Oncogene aberrations drive medulloblastoma progression, not initiation.

Despite recent advances in understanding disease biology, treatment of group 3/4 medulloblastoma remains a therapeutic challenge in paediatric neuro-oncology1. Bulk-omics approaches have identified considerable intertumoural heterogeneity in group 3/4 medulloblastoma, including the presence of clear single-gene oncogenic drivers in only a subset of cases, whereas in most cases, large-scale copy number aberrations prevail2,3. However, intratumoural heterogeneity, the role of oncogene aberrations, and broad copy number variation in tumour evolution and treatment resistance remain poorly understood. To dissect this interplay, we used single-cell technologies (single-nucleus RNA sequencing (snRNA-seq), single-nucleus assay for transposase-accessible chromatin with high-throughput sequencing (snATAC-seq) and spatial transcriptomics) on a cohort of group 3/4 medulloblastoma with known alterations in the oncogenes MYC, MYCN and PRDM6. We show that large-scale chromosomal aberrations are early tumour-initiating events, whereas the single-gene oncogenic events arise late and are typically subclonal, but MYC can become clonal upon disease progression to drive further tumour development and therapy resistance.
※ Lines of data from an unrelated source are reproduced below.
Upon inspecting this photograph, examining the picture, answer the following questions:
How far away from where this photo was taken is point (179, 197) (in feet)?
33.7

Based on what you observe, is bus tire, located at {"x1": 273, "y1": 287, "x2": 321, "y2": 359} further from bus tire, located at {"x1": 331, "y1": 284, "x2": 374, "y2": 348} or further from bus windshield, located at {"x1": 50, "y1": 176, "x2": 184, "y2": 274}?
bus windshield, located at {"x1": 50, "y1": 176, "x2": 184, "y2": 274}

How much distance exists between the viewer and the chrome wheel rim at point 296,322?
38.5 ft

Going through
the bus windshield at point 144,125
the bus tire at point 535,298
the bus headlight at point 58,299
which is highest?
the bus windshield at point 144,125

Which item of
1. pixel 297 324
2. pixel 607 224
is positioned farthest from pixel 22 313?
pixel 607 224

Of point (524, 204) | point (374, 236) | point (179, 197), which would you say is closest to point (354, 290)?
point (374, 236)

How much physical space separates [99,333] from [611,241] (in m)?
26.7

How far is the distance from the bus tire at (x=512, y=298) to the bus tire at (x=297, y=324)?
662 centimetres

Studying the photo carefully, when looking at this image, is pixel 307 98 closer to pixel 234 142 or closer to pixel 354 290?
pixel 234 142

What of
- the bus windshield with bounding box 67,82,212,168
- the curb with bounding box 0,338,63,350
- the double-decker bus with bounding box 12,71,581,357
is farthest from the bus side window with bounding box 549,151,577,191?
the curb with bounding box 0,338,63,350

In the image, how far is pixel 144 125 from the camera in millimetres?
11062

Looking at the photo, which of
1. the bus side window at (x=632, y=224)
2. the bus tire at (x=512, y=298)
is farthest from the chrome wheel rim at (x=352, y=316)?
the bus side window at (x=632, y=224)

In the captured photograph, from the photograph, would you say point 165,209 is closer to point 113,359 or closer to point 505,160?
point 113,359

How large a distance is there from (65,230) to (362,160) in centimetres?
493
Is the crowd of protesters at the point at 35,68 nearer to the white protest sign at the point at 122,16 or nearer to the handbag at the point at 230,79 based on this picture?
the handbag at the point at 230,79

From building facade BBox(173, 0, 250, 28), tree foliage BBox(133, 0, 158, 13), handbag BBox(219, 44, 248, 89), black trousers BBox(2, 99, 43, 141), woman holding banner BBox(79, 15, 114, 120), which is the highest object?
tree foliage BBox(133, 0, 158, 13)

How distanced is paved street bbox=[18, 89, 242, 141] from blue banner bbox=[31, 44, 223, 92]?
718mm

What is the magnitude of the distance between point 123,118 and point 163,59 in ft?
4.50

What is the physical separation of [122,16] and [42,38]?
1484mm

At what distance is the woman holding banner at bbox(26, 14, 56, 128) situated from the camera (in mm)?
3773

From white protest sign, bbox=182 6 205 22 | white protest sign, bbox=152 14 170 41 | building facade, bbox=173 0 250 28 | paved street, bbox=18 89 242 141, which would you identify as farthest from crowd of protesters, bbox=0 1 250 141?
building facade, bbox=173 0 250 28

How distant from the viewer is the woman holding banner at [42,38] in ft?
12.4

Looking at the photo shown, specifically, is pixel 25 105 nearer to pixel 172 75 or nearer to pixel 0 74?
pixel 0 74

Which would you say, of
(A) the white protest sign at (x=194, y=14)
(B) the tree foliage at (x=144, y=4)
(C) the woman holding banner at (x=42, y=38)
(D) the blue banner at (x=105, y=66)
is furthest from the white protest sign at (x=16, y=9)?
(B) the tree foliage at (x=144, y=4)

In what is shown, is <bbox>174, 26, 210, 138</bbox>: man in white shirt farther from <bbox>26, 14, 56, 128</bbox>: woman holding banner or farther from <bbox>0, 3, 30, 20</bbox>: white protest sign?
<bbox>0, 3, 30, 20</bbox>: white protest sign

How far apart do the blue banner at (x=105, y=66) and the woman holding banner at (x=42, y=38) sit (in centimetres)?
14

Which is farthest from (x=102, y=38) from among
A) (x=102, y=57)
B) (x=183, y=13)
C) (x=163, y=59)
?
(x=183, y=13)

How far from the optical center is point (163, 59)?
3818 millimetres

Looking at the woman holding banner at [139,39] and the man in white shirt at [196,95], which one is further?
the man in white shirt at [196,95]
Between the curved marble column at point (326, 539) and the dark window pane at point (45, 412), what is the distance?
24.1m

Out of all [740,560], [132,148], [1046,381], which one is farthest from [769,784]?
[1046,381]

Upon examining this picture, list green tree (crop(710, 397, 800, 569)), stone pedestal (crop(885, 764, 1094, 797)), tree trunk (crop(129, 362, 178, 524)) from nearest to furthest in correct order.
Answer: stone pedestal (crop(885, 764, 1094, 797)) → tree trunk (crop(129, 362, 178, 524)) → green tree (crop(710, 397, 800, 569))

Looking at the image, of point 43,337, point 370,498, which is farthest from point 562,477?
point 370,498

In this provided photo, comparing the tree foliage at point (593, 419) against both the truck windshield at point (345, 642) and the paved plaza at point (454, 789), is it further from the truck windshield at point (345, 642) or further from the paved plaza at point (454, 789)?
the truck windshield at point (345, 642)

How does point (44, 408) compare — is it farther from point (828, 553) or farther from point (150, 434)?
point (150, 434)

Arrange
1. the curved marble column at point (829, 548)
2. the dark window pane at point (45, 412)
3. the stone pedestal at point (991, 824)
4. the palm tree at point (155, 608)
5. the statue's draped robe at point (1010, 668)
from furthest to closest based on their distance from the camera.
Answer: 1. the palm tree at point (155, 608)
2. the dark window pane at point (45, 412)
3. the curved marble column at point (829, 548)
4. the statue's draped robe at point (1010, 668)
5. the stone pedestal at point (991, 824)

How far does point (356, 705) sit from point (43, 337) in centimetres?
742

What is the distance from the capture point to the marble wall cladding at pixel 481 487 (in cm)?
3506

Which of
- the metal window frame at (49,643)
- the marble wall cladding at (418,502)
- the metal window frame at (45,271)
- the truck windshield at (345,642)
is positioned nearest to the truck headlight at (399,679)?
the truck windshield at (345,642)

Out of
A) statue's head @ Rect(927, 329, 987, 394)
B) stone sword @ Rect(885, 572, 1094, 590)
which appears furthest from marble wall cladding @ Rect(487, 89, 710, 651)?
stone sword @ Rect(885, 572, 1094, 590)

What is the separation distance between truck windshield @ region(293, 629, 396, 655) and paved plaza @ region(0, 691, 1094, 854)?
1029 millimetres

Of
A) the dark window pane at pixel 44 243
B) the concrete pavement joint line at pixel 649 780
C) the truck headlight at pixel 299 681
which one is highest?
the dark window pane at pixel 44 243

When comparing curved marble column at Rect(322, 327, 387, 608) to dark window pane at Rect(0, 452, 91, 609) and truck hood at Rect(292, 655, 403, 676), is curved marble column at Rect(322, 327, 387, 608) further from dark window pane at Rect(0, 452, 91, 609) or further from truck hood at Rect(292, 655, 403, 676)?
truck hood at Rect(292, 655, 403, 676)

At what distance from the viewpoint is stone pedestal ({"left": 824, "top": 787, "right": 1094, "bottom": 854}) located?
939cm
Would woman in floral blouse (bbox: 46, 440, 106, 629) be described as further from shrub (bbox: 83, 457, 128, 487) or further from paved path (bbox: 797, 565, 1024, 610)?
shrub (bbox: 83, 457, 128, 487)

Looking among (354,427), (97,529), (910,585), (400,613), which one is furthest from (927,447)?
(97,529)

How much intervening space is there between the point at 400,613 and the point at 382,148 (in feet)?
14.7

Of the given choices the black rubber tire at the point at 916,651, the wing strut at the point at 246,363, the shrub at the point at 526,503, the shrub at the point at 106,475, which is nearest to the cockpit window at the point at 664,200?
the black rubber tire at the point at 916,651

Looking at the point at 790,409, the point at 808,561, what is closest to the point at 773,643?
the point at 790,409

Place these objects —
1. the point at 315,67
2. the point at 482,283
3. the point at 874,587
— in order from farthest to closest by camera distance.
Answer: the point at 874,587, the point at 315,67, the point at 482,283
Spatial transcriptomics shows that the subclones are mostly interspersed across tumour tissue, but clear segregation is also present. Using a population genetics model, we estimate medulloblastoma initiation in the cerebellar unipolar brush cell lineage starting from the first gestational trimester. Our findings demonstrate how single-cell technologies can be applied for early detection and diagnosis of this fatal disease.